EXTRAIT DU TEXTE =

*-*-*

Élections 2008 | Le peuple américain choisit ses dirigeants

30 décembre 2008

La désignation du personnel présidentiel

 
Stuart Holliday
Stuart Holliday répond aux questions de la presse à l'issue d'une réunion du Conseil de sécurité de l'ONU en avril 2005.

Entretien avec Stuart Holliday

Quand un nouveau président se prépare à s’installer à Washington, il a des promesses électorales à tenir et un programme de travail à mettre en chantier. Toutefois, pour commencer, il doit désigner un groupe de personnes qui l’aideront à entreprendre sa mission. Un nouveau président a entre huit mille et dix mille postes à pourvoir dans l'administration fédérale, dont les effectifs atteignent près de trois millions de personnes, civils et militaires y compris. Le président nouvellement élu doit donc choisir soigneusement les personnes qui l’aideront à traduire ses aspirations dans la pratique.

 

Stuart Holliday a fait partie de l’équipe de transition du président George W. Bush en qualité d’assistant spécial et il a été directeur adjoint du personnel présidentiel à la Maison-Blanche de 2000 à 2001. De 2003 à 2005, il a occupé les fonctions de représentant des États-Unis chargé des affaires politiques spéciales à l’ONU. Il est actuellement à la tête du Centre international Meridian, organisme spécialisé dans la diplomatie publique à Washington. Il a répondu aux questions de Charlene Porter, de l’équipe de rédaction de la revue eJournal USA, au sujet de la méthode de sélection du personnel.

Question - Un président qui vient d’être élu doit former un gouvernement capable de fonctionner en peu de temps et il doit désigner des milliers de hauts responsables. C’est une tâche énorme qui doit être accomplie très rapidement. Quelles étaient certaines des questions prioritaires quand vous avez participé à cette tâche ?

M. Holliday - Tout d’abord, il y a deux tâches essentielles. La première consiste à mettre en place un nouveau gouvernement, en commençant par les ministres et les principaux conseillers de la Maison-Blanche. La seconde, c’est d’assurer la continuité du gouvernement pour que la transition se fasse en douceur en ce qui concerne les fonctions qui ne doivent pas être interrompues. C’est une question de la plus haute importance, en particulier depuis les attentats du 11 septembre 2001.

Question - Le personnel est-il un élément clé pour assurer la continuité ?

M. Holliday - Tout à fait. À certains postes, il faut s’assurer qu’on est prêt à fonctionner dès le premier jour en pouvant compter sur une équipe capable de servir le public. En règle générale, le nouveau président s’emploie d’abord à former son gouvernement, en commençant par le secrétaire d’État (ministre des affaires étrangères), le ministre de la défense et le ministre des finances, qui représentent les échelons les plus élevés du gouvernement. Ensuite, il poursuit le travail en finissant de nommer les autres ministres.

L’équipe chargée de la transition œuvre en étroite collaboration avec les membres du nouveau gouvernement pour sélectionner les chefs des directions ministérielles, dont la nomination doit être entérinée par le Sénat.

*-*-*

SECTION DES DONNÉES =
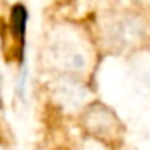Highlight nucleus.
<instances>
[{
  "label": "nucleus",
  "instance_id": "obj_5",
  "mask_svg": "<svg viewBox=\"0 0 150 150\" xmlns=\"http://www.w3.org/2000/svg\"><path fill=\"white\" fill-rule=\"evenodd\" d=\"M26 23H28V8L21 4H16L11 8V13H10V26H11V34L20 40L21 47L24 44Z\"/></svg>",
  "mask_w": 150,
  "mask_h": 150
},
{
  "label": "nucleus",
  "instance_id": "obj_1",
  "mask_svg": "<svg viewBox=\"0 0 150 150\" xmlns=\"http://www.w3.org/2000/svg\"><path fill=\"white\" fill-rule=\"evenodd\" d=\"M53 63L69 73H81L87 68V53L79 42L68 37H58L50 45Z\"/></svg>",
  "mask_w": 150,
  "mask_h": 150
},
{
  "label": "nucleus",
  "instance_id": "obj_3",
  "mask_svg": "<svg viewBox=\"0 0 150 150\" xmlns=\"http://www.w3.org/2000/svg\"><path fill=\"white\" fill-rule=\"evenodd\" d=\"M86 126L89 127L91 132H94L95 136H105L111 137L116 132L118 127V120L108 108L103 107H92L87 111L86 116Z\"/></svg>",
  "mask_w": 150,
  "mask_h": 150
},
{
  "label": "nucleus",
  "instance_id": "obj_2",
  "mask_svg": "<svg viewBox=\"0 0 150 150\" xmlns=\"http://www.w3.org/2000/svg\"><path fill=\"white\" fill-rule=\"evenodd\" d=\"M144 36V28L142 23L136 18L124 16L116 20L111 24V39L118 45H132V44L139 42Z\"/></svg>",
  "mask_w": 150,
  "mask_h": 150
},
{
  "label": "nucleus",
  "instance_id": "obj_6",
  "mask_svg": "<svg viewBox=\"0 0 150 150\" xmlns=\"http://www.w3.org/2000/svg\"><path fill=\"white\" fill-rule=\"evenodd\" d=\"M81 150H105V147L102 145L100 142H97V140L91 139V140H86V142L82 144Z\"/></svg>",
  "mask_w": 150,
  "mask_h": 150
},
{
  "label": "nucleus",
  "instance_id": "obj_4",
  "mask_svg": "<svg viewBox=\"0 0 150 150\" xmlns=\"http://www.w3.org/2000/svg\"><path fill=\"white\" fill-rule=\"evenodd\" d=\"M55 95L63 107L76 108V107H81L86 102L87 92L79 82L73 81V79H63L57 84Z\"/></svg>",
  "mask_w": 150,
  "mask_h": 150
}]
</instances>
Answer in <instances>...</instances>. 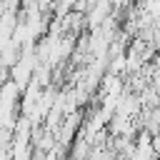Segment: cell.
<instances>
[{
  "label": "cell",
  "mask_w": 160,
  "mask_h": 160,
  "mask_svg": "<svg viewBox=\"0 0 160 160\" xmlns=\"http://www.w3.org/2000/svg\"><path fill=\"white\" fill-rule=\"evenodd\" d=\"M110 2H112V5H120V2H122V0H110Z\"/></svg>",
  "instance_id": "1"
}]
</instances>
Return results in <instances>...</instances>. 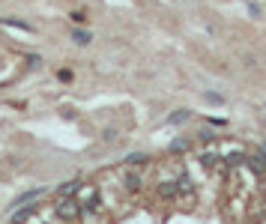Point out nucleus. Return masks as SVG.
<instances>
[{
    "label": "nucleus",
    "mask_w": 266,
    "mask_h": 224,
    "mask_svg": "<svg viewBox=\"0 0 266 224\" xmlns=\"http://www.w3.org/2000/svg\"><path fill=\"white\" fill-rule=\"evenodd\" d=\"M248 12H251V18H260V9H257L254 3H248Z\"/></svg>",
    "instance_id": "obj_12"
},
{
    "label": "nucleus",
    "mask_w": 266,
    "mask_h": 224,
    "mask_svg": "<svg viewBox=\"0 0 266 224\" xmlns=\"http://www.w3.org/2000/svg\"><path fill=\"white\" fill-rule=\"evenodd\" d=\"M188 117H192V111H179V114H171V117H168V123L177 126V123H185Z\"/></svg>",
    "instance_id": "obj_5"
},
{
    "label": "nucleus",
    "mask_w": 266,
    "mask_h": 224,
    "mask_svg": "<svg viewBox=\"0 0 266 224\" xmlns=\"http://www.w3.org/2000/svg\"><path fill=\"white\" fill-rule=\"evenodd\" d=\"M201 162H204L207 168H215V165L221 162V156H215V153H204V156H201Z\"/></svg>",
    "instance_id": "obj_6"
},
{
    "label": "nucleus",
    "mask_w": 266,
    "mask_h": 224,
    "mask_svg": "<svg viewBox=\"0 0 266 224\" xmlns=\"http://www.w3.org/2000/svg\"><path fill=\"white\" fill-rule=\"evenodd\" d=\"M81 212H84V206L78 203V200H75V197H63L60 203H57V215L63 218V221H78L81 218Z\"/></svg>",
    "instance_id": "obj_1"
},
{
    "label": "nucleus",
    "mask_w": 266,
    "mask_h": 224,
    "mask_svg": "<svg viewBox=\"0 0 266 224\" xmlns=\"http://www.w3.org/2000/svg\"><path fill=\"white\" fill-rule=\"evenodd\" d=\"M138 182H141V176H138V173H132V176L126 179V189H129V192H135V189H138Z\"/></svg>",
    "instance_id": "obj_9"
},
{
    "label": "nucleus",
    "mask_w": 266,
    "mask_h": 224,
    "mask_svg": "<svg viewBox=\"0 0 266 224\" xmlns=\"http://www.w3.org/2000/svg\"><path fill=\"white\" fill-rule=\"evenodd\" d=\"M179 149H188V138H179L171 143V153H179Z\"/></svg>",
    "instance_id": "obj_7"
},
{
    "label": "nucleus",
    "mask_w": 266,
    "mask_h": 224,
    "mask_svg": "<svg viewBox=\"0 0 266 224\" xmlns=\"http://www.w3.org/2000/svg\"><path fill=\"white\" fill-rule=\"evenodd\" d=\"M69 39H72L75 45H90V42H93V33H87V30H78V27H75V30H69Z\"/></svg>",
    "instance_id": "obj_2"
},
{
    "label": "nucleus",
    "mask_w": 266,
    "mask_h": 224,
    "mask_svg": "<svg viewBox=\"0 0 266 224\" xmlns=\"http://www.w3.org/2000/svg\"><path fill=\"white\" fill-rule=\"evenodd\" d=\"M126 162H129V165H144V162H147V153H132Z\"/></svg>",
    "instance_id": "obj_8"
},
{
    "label": "nucleus",
    "mask_w": 266,
    "mask_h": 224,
    "mask_svg": "<svg viewBox=\"0 0 266 224\" xmlns=\"http://www.w3.org/2000/svg\"><path fill=\"white\" fill-rule=\"evenodd\" d=\"M81 189V182L78 179H72V182H66V185H60V197H72L75 192Z\"/></svg>",
    "instance_id": "obj_3"
},
{
    "label": "nucleus",
    "mask_w": 266,
    "mask_h": 224,
    "mask_svg": "<svg viewBox=\"0 0 266 224\" xmlns=\"http://www.w3.org/2000/svg\"><path fill=\"white\" fill-rule=\"evenodd\" d=\"M179 189H177V179H168V182H162V195L165 197H174Z\"/></svg>",
    "instance_id": "obj_4"
},
{
    "label": "nucleus",
    "mask_w": 266,
    "mask_h": 224,
    "mask_svg": "<svg viewBox=\"0 0 266 224\" xmlns=\"http://www.w3.org/2000/svg\"><path fill=\"white\" fill-rule=\"evenodd\" d=\"M207 99H209V102H218V105L224 102V96H218V93H207Z\"/></svg>",
    "instance_id": "obj_11"
},
{
    "label": "nucleus",
    "mask_w": 266,
    "mask_h": 224,
    "mask_svg": "<svg viewBox=\"0 0 266 224\" xmlns=\"http://www.w3.org/2000/svg\"><path fill=\"white\" fill-rule=\"evenodd\" d=\"M72 21H75V24H84L87 15H84V12H72Z\"/></svg>",
    "instance_id": "obj_10"
}]
</instances>
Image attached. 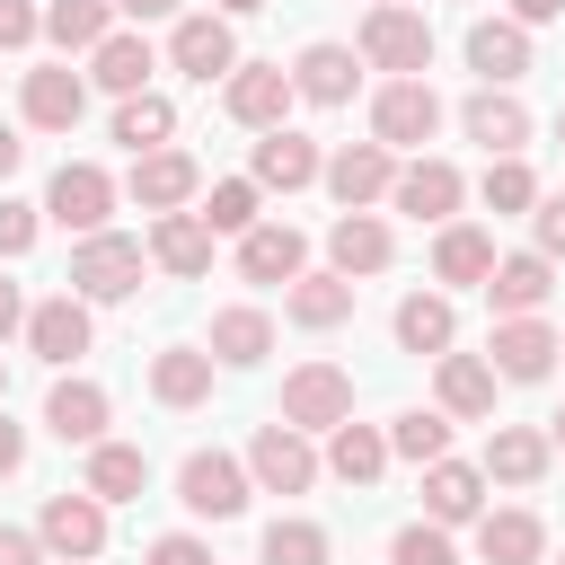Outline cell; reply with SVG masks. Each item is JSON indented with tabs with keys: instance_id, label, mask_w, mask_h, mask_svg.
I'll return each mask as SVG.
<instances>
[{
	"instance_id": "cell-51",
	"label": "cell",
	"mask_w": 565,
	"mask_h": 565,
	"mask_svg": "<svg viewBox=\"0 0 565 565\" xmlns=\"http://www.w3.org/2000/svg\"><path fill=\"white\" fill-rule=\"evenodd\" d=\"M18 468H26V433L0 415V477H18Z\"/></svg>"
},
{
	"instance_id": "cell-57",
	"label": "cell",
	"mask_w": 565,
	"mask_h": 565,
	"mask_svg": "<svg viewBox=\"0 0 565 565\" xmlns=\"http://www.w3.org/2000/svg\"><path fill=\"white\" fill-rule=\"evenodd\" d=\"M0 397H9V362H0Z\"/></svg>"
},
{
	"instance_id": "cell-46",
	"label": "cell",
	"mask_w": 565,
	"mask_h": 565,
	"mask_svg": "<svg viewBox=\"0 0 565 565\" xmlns=\"http://www.w3.org/2000/svg\"><path fill=\"white\" fill-rule=\"evenodd\" d=\"M44 35V9L35 0H0V53H18V44H35Z\"/></svg>"
},
{
	"instance_id": "cell-24",
	"label": "cell",
	"mask_w": 565,
	"mask_h": 565,
	"mask_svg": "<svg viewBox=\"0 0 565 565\" xmlns=\"http://www.w3.org/2000/svg\"><path fill=\"white\" fill-rule=\"evenodd\" d=\"M106 415H115V406H106L97 380H53V397H44V424H53L62 441H88V450L106 441Z\"/></svg>"
},
{
	"instance_id": "cell-42",
	"label": "cell",
	"mask_w": 565,
	"mask_h": 565,
	"mask_svg": "<svg viewBox=\"0 0 565 565\" xmlns=\"http://www.w3.org/2000/svg\"><path fill=\"white\" fill-rule=\"evenodd\" d=\"M265 565H327V530L318 521H274L265 530Z\"/></svg>"
},
{
	"instance_id": "cell-58",
	"label": "cell",
	"mask_w": 565,
	"mask_h": 565,
	"mask_svg": "<svg viewBox=\"0 0 565 565\" xmlns=\"http://www.w3.org/2000/svg\"><path fill=\"white\" fill-rule=\"evenodd\" d=\"M556 141H565V115H556Z\"/></svg>"
},
{
	"instance_id": "cell-5",
	"label": "cell",
	"mask_w": 565,
	"mask_h": 565,
	"mask_svg": "<svg viewBox=\"0 0 565 565\" xmlns=\"http://www.w3.org/2000/svg\"><path fill=\"white\" fill-rule=\"evenodd\" d=\"M247 494H256V486H247V468H238L230 450H194V459L177 468V503H185L194 521H238Z\"/></svg>"
},
{
	"instance_id": "cell-20",
	"label": "cell",
	"mask_w": 565,
	"mask_h": 565,
	"mask_svg": "<svg viewBox=\"0 0 565 565\" xmlns=\"http://www.w3.org/2000/svg\"><path fill=\"white\" fill-rule=\"evenodd\" d=\"M459 168L450 159H415V168H397V185H388V203L406 212V221H450L459 212Z\"/></svg>"
},
{
	"instance_id": "cell-23",
	"label": "cell",
	"mask_w": 565,
	"mask_h": 565,
	"mask_svg": "<svg viewBox=\"0 0 565 565\" xmlns=\"http://www.w3.org/2000/svg\"><path fill=\"white\" fill-rule=\"evenodd\" d=\"M327 256H335V274L353 282V274H380V265L397 256V238H388V221H380V212H344V221L327 230Z\"/></svg>"
},
{
	"instance_id": "cell-3",
	"label": "cell",
	"mask_w": 565,
	"mask_h": 565,
	"mask_svg": "<svg viewBox=\"0 0 565 565\" xmlns=\"http://www.w3.org/2000/svg\"><path fill=\"white\" fill-rule=\"evenodd\" d=\"M433 132H441L433 79H388V88L371 97V141H380V150H424Z\"/></svg>"
},
{
	"instance_id": "cell-60",
	"label": "cell",
	"mask_w": 565,
	"mask_h": 565,
	"mask_svg": "<svg viewBox=\"0 0 565 565\" xmlns=\"http://www.w3.org/2000/svg\"><path fill=\"white\" fill-rule=\"evenodd\" d=\"M371 9H380V0H371Z\"/></svg>"
},
{
	"instance_id": "cell-54",
	"label": "cell",
	"mask_w": 565,
	"mask_h": 565,
	"mask_svg": "<svg viewBox=\"0 0 565 565\" xmlns=\"http://www.w3.org/2000/svg\"><path fill=\"white\" fill-rule=\"evenodd\" d=\"M115 9H124V18H168L177 0H115Z\"/></svg>"
},
{
	"instance_id": "cell-31",
	"label": "cell",
	"mask_w": 565,
	"mask_h": 565,
	"mask_svg": "<svg viewBox=\"0 0 565 565\" xmlns=\"http://www.w3.org/2000/svg\"><path fill=\"white\" fill-rule=\"evenodd\" d=\"M327 468H335L344 486H380V468H388V433H380V424H353V415H344V424L327 433Z\"/></svg>"
},
{
	"instance_id": "cell-44",
	"label": "cell",
	"mask_w": 565,
	"mask_h": 565,
	"mask_svg": "<svg viewBox=\"0 0 565 565\" xmlns=\"http://www.w3.org/2000/svg\"><path fill=\"white\" fill-rule=\"evenodd\" d=\"M388 565H459V547H450V530H433V521H406V530L388 539Z\"/></svg>"
},
{
	"instance_id": "cell-45",
	"label": "cell",
	"mask_w": 565,
	"mask_h": 565,
	"mask_svg": "<svg viewBox=\"0 0 565 565\" xmlns=\"http://www.w3.org/2000/svg\"><path fill=\"white\" fill-rule=\"evenodd\" d=\"M530 230H539V256L556 265V256H565V194H539V203H530Z\"/></svg>"
},
{
	"instance_id": "cell-16",
	"label": "cell",
	"mask_w": 565,
	"mask_h": 565,
	"mask_svg": "<svg viewBox=\"0 0 565 565\" xmlns=\"http://www.w3.org/2000/svg\"><path fill=\"white\" fill-rule=\"evenodd\" d=\"M238 274H247V282H300V274H309V238H300L291 221H256V230L238 238Z\"/></svg>"
},
{
	"instance_id": "cell-4",
	"label": "cell",
	"mask_w": 565,
	"mask_h": 565,
	"mask_svg": "<svg viewBox=\"0 0 565 565\" xmlns=\"http://www.w3.org/2000/svg\"><path fill=\"white\" fill-rule=\"evenodd\" d=\"M353 415V380L335 371V362H300L291 380H282V415L274 424H291V433H335Z\"/></svg>"
},
{
	"instance_id": "cell-21",
	"label": "cell",
	"mask_w": 565,
	"mask_h": 565,
	"mask_svg": "<svg viewBox=\"0 0 565 565\" xmlns=\"http://www.w3.org/2000/svg\"><path fill=\"white\" fill-rule=\"evenodd\" d=\"M194 185H203V168H194L185 150H150V159H132V203H141V212H185Z\"/></svg>"
},
{
	"instance_id": "cell-2",
	"label": "cell",
	"mask_w": 565,
	"mask_h": 565,
	"mask_svg": "<svg viewBox=\"0 0 565 565\" xmlns=\"http://www.w3.org/2000/svg\"><path fill=\"white\" fill-rule=\"evenodd\" d=\"M362 62H371V71H397V79H424V71H433V26H424L415 9H397V0H380V9L362 18Z\"/></svg>"
},
{
	"instance_id": "cell-36",
	"label": "cell",
	"mask_w": 565,
	"mask_h": 565,
	"mask_svg": "<svg viewBox=\"0 0 565 565\" xmlns=\"http://www.w3.org/2000/svg\"><path fill=\"white\" fill-rule=\"evenodd\" d=\"M450 335H459V318H450L441 291H406V300H397V344H406V353H433V362H441Z\"/></svg>"
},
{
	"instance_id": "cell-32",
	"label": "cell",
	"mask_w": 565,
	"mask_h": 565,
	"mask_svg": "<svg viewBox=\"0 0 565 565\" xmlns=\"http://www.w3.org/2000/svg\"><path fill=\"white\" fill-rule=\"evenodd\" d=\"M547 433H530V424H494V441H486V477H503V486H539L547 477Z\"/></svg>"
},
{
	"instance_id": "cell-33",
	"label": "cell",
	"mask_w": 565,
	"mask_h": 565,
	"mask_svg": "<svg viewBox=\"0 0 565 565\" xmlns=\"http://www.w3.org/2000/svg\"><path fill=\"white\" fill-rule=\"evenodd\" d=\"M539 547H547L539 512H477V556L486 565H539Z\"/></svg>"
},
{
	"instance_id": "cell-53",
	"label": "cell",
	"mask_w": 565,
	"mask_h": 565,
	"mask_svg": "<svg viewBox=\"0 0 565 565\" xmlns=\"http://www.w3.org/2000/svg\"><path fill=\"white\" fill-rule=\"evenodd\" d=\"M18 159H26V141H18V124H0V185L18 177Z\"/></svg>"
},
{
	"instance_id": "cell-48",
	"label": "cell",
	"mask_w": 565,
	"mask_h": 565,
	"mask_svg": "<svg viewBox=\"0 0 565 565\" xmlns=\"http://www.w3.org/2000/svg\"><path fill=\"white\" fill-rule=\"evenodd\" d=\"M141 565H212V547L203 539H185V530H168V539H150V556Z\"/></svg>"
},
{
	"instance_id": "cell-30",
	"label": "cell",
	"mask_w": 565,
	"mask_h": 565,
	"mask_svg": "<svg viewBox=\"0 0 565 565\" xmlns=\"http://www.w3.org/2000/svg\"><path fill=\"white\" fill-rule=\"evenodd\" d=\"M150 397H159V406H203V397H212V353H194V344L150 353Z\"/></svg>"
},
{
	"instance_id": "cell-50",
	"label": "cell",
	"mask_w": 565,
	"mask_h": 565,
	"mask_svg": "<svg viewBox=\"0 0 565 565\" xmlns=\"http://www.w3.org/2000/svg\"><path fill=\"white\" fill-rule=\"evenodd\" d=\"M18 327H26V291H18V282H9V274H0V344H9V335H18Z\"/></svg>"
},
{
	"instance_id": "cell-49",
	"label": "cell",
	"mask_w": 565,
	"mask_h": 565,
	"mask_svg": "<svg viewBox=\"0 0 565 565\" xmlns=\"http://www.w3.org/2000/svg\"><path fill=\"white\" fill-rule=\"evenodd\" d=\"M0 565H44V539L35 530H0Z\"/></svg>"
},
{
	"instance_id": "cell-19",
	"label": "cell",
	"mask_w": 565,
	"mask_h": 565,
	"mask_svg": "<svg viewBox=\"0 0 565 565\" xmlns=\"http://www.w3.org/2000/svg\"><path fill=\"white\" fill-rule=\"evenodd\" d=\"M468 71H477L486 88H512V79L530 71V26H512V18H477V26H468Z\"/></svg>"
},
{
	"instance_id": "cell-55",
	"label": "cell",
	"mask_w": 565,
	"mask_h": 565,
	"mask_svg": "<svg viewBox=\"0 0 565 565\" xmlns=\"http://www.w3.org/2000/svg\"><path fill=\"white\" fill-rule=\"evenodd\" d=\"M221 9H230V18H247V9H265V0H221Z\"/></svg>"
},
{
	"instance_id": "cell-43",
	"label": "cell",
	"mask_w": 565,
	"mask_h": 565,
	"mask_svg": "<svg viewBox=\"0 0 565 565\" xmlns=\"http://www.w3.org/2000/svg\"><path fill=\"white\" fill-rule=\"evenodd\" d=\"M539 203V177L521 159H486V212H530Z\"/></svg>"
},
{
	"instance_id": "cell-14",
	"label": "cell",
	"mask_w": 565,
	"mask_h": 565,
	"mask_svg": "<svg viewBox=\"0 0 565 565\" xmlns=\"http://www.w3.org/2000/svg\"><path fill=\"white\" fill-rule=\"evenodd\" d=\"M547 291H556V265H547L539 247H521V256H494V274H486V300H494V318H539V309H547Z\"/></svg>"
},
{
	"instance_id": "cell-27",
	"label": "cell",
	"mask_w": 565,
	"mask_h": 565,
	"mask_svg": "<svg viewBox=\"0 0 565 565\" xmlns=\"http://www.w3.org/2000/svg\"><path fill=\"white\" fill-rule=\"evenodd\" d=\"M150 256L194 282V274H212V230H203L194 212H159V221H150Z\"/></svg>"
},
{
	"instance_id": "cell-61",
	"label": "cell",
	"mask_w": 565,
	"mask_h": 565,
	"mask_svg": "<svg viewBox=\"0 0 565 565\" xmlns=\"http://www.w3.org/2000/svg\"><path fill=\"white\" fill-rule=\"evenodd\" d=\"M556 565H565V556H556Z\"/></svg>"
},
{
	"instance_id": "cell-7",
	"label": "cell",
	"mask_w": 565,
	"mask_h": 565,
	"mask_svg": "<svg viewBox=\"0 0 565 565\" xmlns=\"http://www.w3.org/2000/svg\"><path fill=\"white\" fill-rule=\"evenodd\" d=\"M247 486H265V494H309V486H318V450H309V433L265 424V433L247 441Z\"/></svg>"
},
{
	"instance_id": "cell-18",
	"label": "cell",
	"mask_w": 565,
	"mask_h": 565,
	"mask_svg": "<svg viewBox=\"0 0 565 565\" xmlns=\"http://www.w3.org/2000/svg\"><path fill=\"white\" fill-rule=\"evenodd\" d=\"M477 512H486V468L433 459V468H424V521H433V530H459V521H477Z\"/></svg>"
},
{
	"instance_id": "cell-13",
	"label": "cell",
	"mask_w": 565,
	"mask_h": 565,
	"mask_svg": "<svg viewBox=\"0 0 565 565\" xmlns=\"http://www.w3.org/2000/svg\"><path fill=\"white\" fill-rule=\"evenodd\" d=\"M318 177H327V194H335L344 212H362V203H380V194L397 185V159H388L380 141H344V150H335Z\"/></svg>"
},
{
	"instance_id": "cell-25",
	"label": "cell",
	"mask_w": 565,
	"mask_h": 565,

*-*-*

LISTE DES TÂCHES =
1. Recopiez fidèlement le passage de l'entretien sur le personnel présidentiel qui s'ouvre sur les mots « Question - Le » et s'achève sur « les autres ministres. ».
2. Présentez sous forme de liste le paragraphe de l'entretien sur le personnel présidentiel qui commence par « Stuart Holliday a fait partie », en conservant ses faits essentiels.
Les entrées n'ont aucun rapport avec l'entretien sur le personnel présidentiel.

RÉSULTATS DES TÂCHES =
1.
Question - Le personnel est-il un élément clé pour assurer la continuité ?

M. Holliday - Tout à fait. À certains postes, il faut s’assurer qu’on est prêt à fonctionner dès le premier jour en pouvant compter sur une équipe capable de servir le public. En règle générale, le nouveau président s’emploie d’abord à former son gouvernement, en commençant par le secrétaire d’État (ministre des affaires étrangères), le ministre de la défense et le ministre des finances, qui représentent les échelons les plus élevés du gouvernement. Ensuite, il poursuit le travail en finissant de nommer les autres ministres.

2.
Stuart Holliday :
- assistant spécial au sein de l'équipe de transition du président George W. Bush ;
- directeur adjoint du personnel présidentiel à la Maison-Blanche de 2000 à 2001 ;
- représentant des États-Unis chargé des affaires politiques spéciales à l'ONU de 2003 à 2005 ;
- actuellement à la tête du Centre international Meridian, organisme spécialisé dans la diplomatie publique à Washington ;
- a répondu aux questions de Charlene Porter, de la revue eJournal USA, sur la méthode de sélection du personnel.